— TRAVAIL À FAIRE —
[1] Recopiez fidèlement le passage de l'entretien sur le Canada en Afrique compris entre « Animateur du collectif » et « franc-parler peu commun1. », bornes incluses.
[2] Poursuivez l'entretien sur le Canada en Afrique à partir de l'endroit où il s'arrête.

Animateur du collectif Ressources d’Afrique et chercheur-enseignant à l’Université du Québec à Montréal, Alain Denault s’est penché de près sur le rôle du Canada dans l’exploitation minière, pétrolière et industrielle des pays africains. Rencontré à quelques jours du lancement de l’ouvrage Noir Canada : Pillage, criminalité et corruption en Afrique, il nous a livré ses réflexions avec un franc-parler peu commun1.
Frantz Gheller : Noir Canada est un véritable «bulldozer» empirique dans un univers dominé par la loi du silence. Comment expliquez-vous que tant de médias, d’universitaires et d’ONG soient réticents à dénoncer les exactions commises par les entreprises canadiennes en sol africain?

— CONTENU DES DONNÉES —
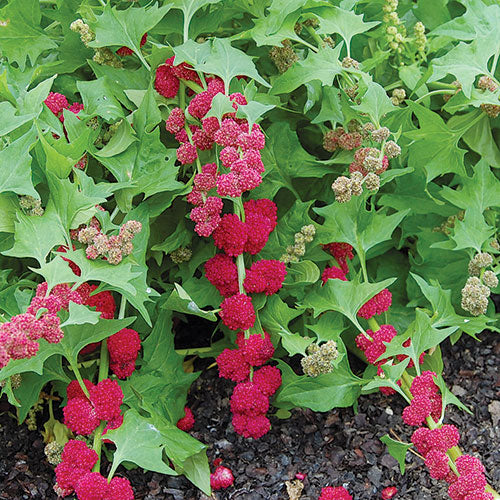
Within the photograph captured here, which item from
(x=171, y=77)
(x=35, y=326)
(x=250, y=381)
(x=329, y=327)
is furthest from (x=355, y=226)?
(x=35, y=326)

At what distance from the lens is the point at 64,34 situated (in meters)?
2.37

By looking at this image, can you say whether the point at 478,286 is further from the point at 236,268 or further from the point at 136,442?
the point at 136,442

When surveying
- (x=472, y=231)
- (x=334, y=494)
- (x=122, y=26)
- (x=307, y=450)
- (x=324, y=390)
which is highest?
(x=122, y=26)

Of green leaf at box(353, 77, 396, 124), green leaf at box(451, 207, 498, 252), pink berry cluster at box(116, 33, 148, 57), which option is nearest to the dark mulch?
→ green leaf at box(451, 207, 498, 252)

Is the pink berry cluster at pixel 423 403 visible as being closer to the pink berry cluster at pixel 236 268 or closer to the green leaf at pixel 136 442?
the pink berry cluster at pixel 236 268

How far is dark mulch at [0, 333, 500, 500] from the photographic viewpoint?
2072 millimetres

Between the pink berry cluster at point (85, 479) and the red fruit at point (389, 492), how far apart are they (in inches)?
28.7

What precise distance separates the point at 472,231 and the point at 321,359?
64 centimetres

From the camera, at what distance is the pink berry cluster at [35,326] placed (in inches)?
51.5

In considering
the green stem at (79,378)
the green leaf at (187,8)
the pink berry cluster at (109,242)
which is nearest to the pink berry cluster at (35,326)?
the pink berry cluster at (109,242)

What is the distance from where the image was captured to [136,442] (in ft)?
5.65

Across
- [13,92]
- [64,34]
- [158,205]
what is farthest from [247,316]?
[64,34]

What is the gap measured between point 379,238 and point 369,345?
12.5 inches

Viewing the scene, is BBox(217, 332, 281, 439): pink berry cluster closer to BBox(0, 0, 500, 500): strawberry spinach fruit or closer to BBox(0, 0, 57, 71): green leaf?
BBox(0, 0, 500, 500): strawberry spinach fruit
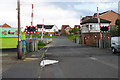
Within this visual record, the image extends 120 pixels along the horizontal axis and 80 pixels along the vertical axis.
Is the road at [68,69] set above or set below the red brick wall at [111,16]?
below

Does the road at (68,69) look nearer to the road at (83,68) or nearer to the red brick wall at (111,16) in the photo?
the road at (83,68)

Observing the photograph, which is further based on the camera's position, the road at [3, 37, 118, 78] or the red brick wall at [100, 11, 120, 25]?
the red brick wall at [100, 11, 120, 25]

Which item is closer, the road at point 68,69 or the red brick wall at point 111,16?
the road at point 68,69

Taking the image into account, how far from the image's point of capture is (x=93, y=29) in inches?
1706

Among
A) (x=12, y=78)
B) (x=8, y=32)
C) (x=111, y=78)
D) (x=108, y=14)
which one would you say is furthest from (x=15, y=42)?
(x=108, y=14)

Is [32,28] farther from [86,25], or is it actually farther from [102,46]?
[86,25]

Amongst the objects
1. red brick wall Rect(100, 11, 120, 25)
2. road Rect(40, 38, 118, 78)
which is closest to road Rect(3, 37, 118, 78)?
road Rect(40, 38, 118, 78)

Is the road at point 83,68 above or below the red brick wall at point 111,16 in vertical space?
below

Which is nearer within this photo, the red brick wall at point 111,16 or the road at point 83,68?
the road at point 83,68

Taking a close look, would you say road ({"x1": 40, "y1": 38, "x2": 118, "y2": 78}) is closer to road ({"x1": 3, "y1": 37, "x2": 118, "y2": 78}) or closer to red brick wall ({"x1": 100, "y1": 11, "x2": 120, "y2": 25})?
road ({"x1": 3, "y1": 37, "x2": 118, "y2": 78})

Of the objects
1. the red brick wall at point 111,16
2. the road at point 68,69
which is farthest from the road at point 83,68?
the red brick wall at point 111,16

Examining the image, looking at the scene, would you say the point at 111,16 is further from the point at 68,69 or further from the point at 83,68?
the point at 68,69

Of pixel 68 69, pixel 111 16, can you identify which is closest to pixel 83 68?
pixel 68 69

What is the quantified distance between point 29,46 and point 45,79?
12645 millimetres
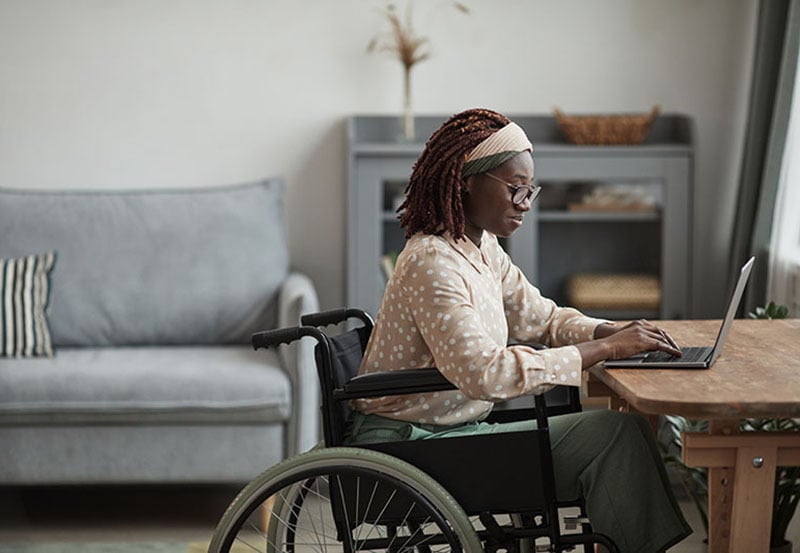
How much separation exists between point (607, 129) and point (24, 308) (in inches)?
73.1

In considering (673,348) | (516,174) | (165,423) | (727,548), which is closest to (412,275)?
(516,174)

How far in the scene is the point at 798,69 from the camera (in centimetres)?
342

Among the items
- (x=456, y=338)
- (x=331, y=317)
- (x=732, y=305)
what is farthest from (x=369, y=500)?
(x=732, y=305)

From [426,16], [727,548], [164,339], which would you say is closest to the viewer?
[727,548]

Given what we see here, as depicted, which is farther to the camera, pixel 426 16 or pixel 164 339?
pixel 426 16

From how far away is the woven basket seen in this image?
388 cm

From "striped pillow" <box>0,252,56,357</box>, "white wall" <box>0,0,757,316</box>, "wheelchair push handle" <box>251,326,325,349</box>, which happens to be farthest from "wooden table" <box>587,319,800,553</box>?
"white wall" <box>0,0,757,316</box>

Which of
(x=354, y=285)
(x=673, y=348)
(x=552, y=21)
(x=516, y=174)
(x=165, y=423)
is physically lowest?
(x=165, y=423)

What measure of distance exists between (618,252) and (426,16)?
3.37ft

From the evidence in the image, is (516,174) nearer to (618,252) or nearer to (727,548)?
(727,548)

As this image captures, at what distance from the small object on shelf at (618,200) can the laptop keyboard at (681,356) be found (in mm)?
1781

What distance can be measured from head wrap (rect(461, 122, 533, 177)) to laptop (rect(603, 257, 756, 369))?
0.37 m

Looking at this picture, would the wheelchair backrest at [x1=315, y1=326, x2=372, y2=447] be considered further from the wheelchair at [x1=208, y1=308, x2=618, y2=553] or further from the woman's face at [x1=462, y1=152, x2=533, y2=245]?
the woman's face at [x1=462, y1=152, x2=533, y2=245]

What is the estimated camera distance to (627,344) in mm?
1959
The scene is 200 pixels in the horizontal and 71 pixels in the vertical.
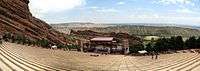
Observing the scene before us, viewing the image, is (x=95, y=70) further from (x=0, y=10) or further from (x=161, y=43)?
(x=0, y=10)

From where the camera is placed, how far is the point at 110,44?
6488 cm

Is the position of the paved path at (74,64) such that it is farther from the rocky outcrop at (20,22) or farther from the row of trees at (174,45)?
the rocky outcrop at (20,22)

— RÉPONSES ATTENDUES —
[1]
Animateur du collectif Ressources d’Afrique et chercheur-enseignant à l’Université du Québec à Montréal, Alain Denault s’est penché de près sur le rôle du Canada dans l’exploitation minière, pétrolière et industrielle des pays africains. Rencontré à quelques jours du lancement de l’ouvrage Noir Canada : Pillage, criminalité et corruption en Afrique, il nous a livré ses réflexions avec un franc-parler peu commun1.

[2]
Alain Denault : Vaste question. Il y a un phénomène qui a cours actuellement au Canada et qui consiste à présenter des solutions au problème de la domination canadienne en Afrique avant d’avoir, du moins publiquement, procédé à un diagnostic détaillé et clair de la situation. Pour l’heure, on commence par les solutions d’«experts». Très souvent, on se satisfait d’évoquer rapidement les problèmes, qu’on présente comme des «dérives» et des «dérapages», mais jamais comme le fait d’un système de domination comme tel, sans nommer les sociétés : c’est ce que nous désignons comme une critique sur le mode d’«on ne les nommera pas». Cette critique est très pudique, très vague aussi. On dit effectivement qu’il y a des abus en matière environnementale, qu’il n’y a pas un respect de l’État de droit. On dénonce en termes assez flous ce qu’il en est de l’exploitation canadienne en Afrique, sans nommer de noms et sans indiquer quelle est la part de malveillance des acteurs qui sont responsables de ce type de conséquences fâcheuses pour les populations africaines. Comme si les responsables d’abus faisaient preuve d’erreurs méthodologiques et épistémologiques et n’agissaient jamais délibérément. Et là, on embraye sur un discours empreint d’espoir et de solutions dont le concept phare est celui de «gouvernance». Il s’ensuit toute une quincaillerie conceptuelle qui a pour éléments la «sécurité humaine», la «responsabilité d’entreprise», les «normes incitatives», les normes de tout genre, éthiques, etc. C’est surtout là-dessus qu’on insiste, sur un processus qui met en présence –sans qu’on sache tout a fait qui en a l’initiative et qui en donne l’impulsion –des représentants du gouvernement, ceux de ce qu’on appelle de manière très floue là aussi la «société civile» : des universitaires, des experts, évidemment des représentants de l’industrie minière, pétrolière, industrielle, etc., et tous ces gens discutent dans l’optique d’un impératif «consensus».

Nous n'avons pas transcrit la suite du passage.